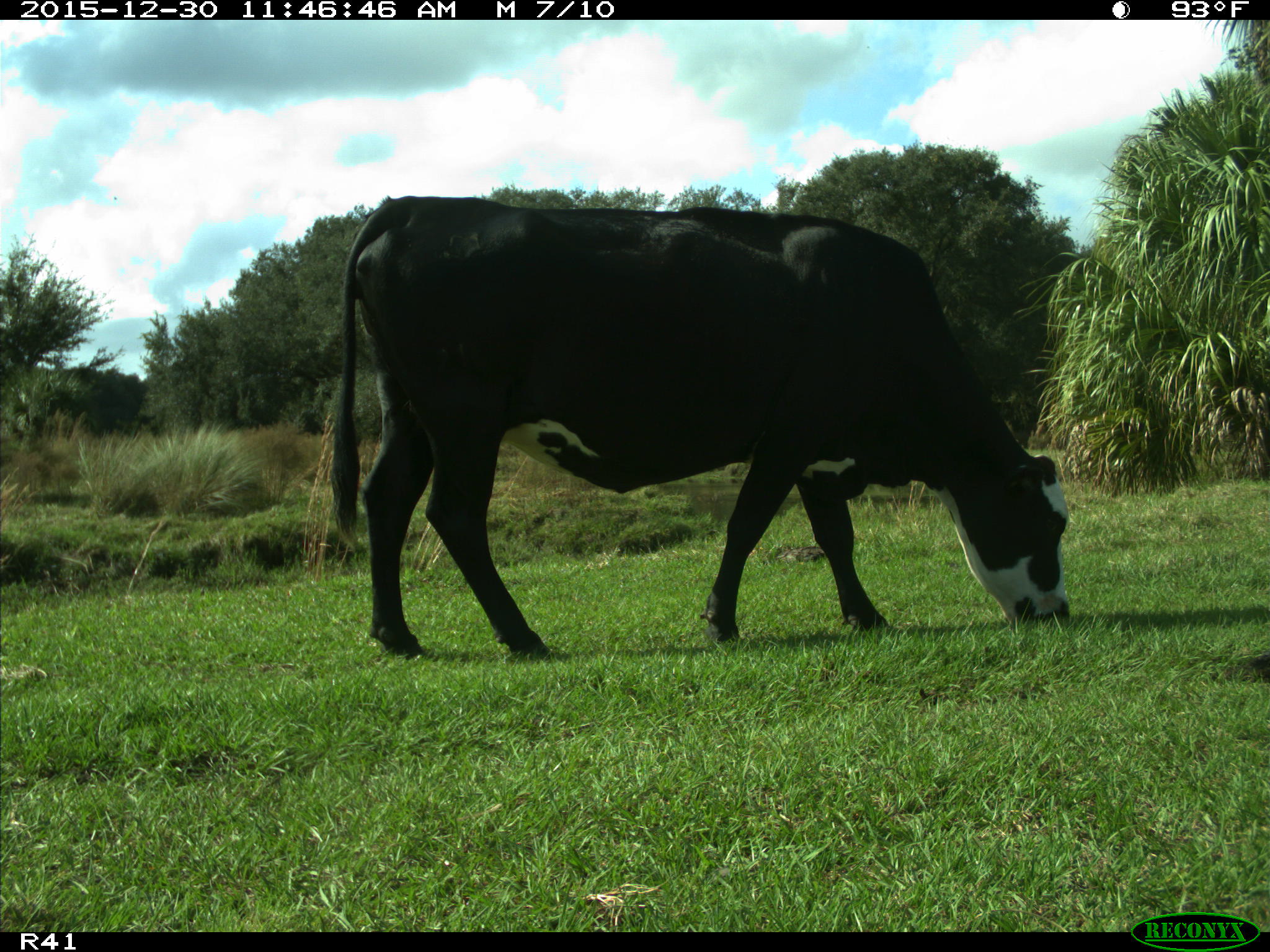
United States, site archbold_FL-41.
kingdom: Animalia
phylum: Chordata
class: Mammalia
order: Artiodactyla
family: Bovidae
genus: Bos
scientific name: Bos taurus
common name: domestic cow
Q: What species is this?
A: Bos taurus (domestic cow).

══════════════════════════════

* YOUR TASK *
Make an exact copy of every entry above, minus the images.

* REPLY *
United States, site archbold_FL-41.
kingdom: Animalia
phylum: Chordata
class: Mammalia
order: Artiodactyla
family: Bovidae
genus: Bos
scientific name: Bos taurus
common name: domestic cow
Q: What species is this?
A: Bos taurus (domestic cow).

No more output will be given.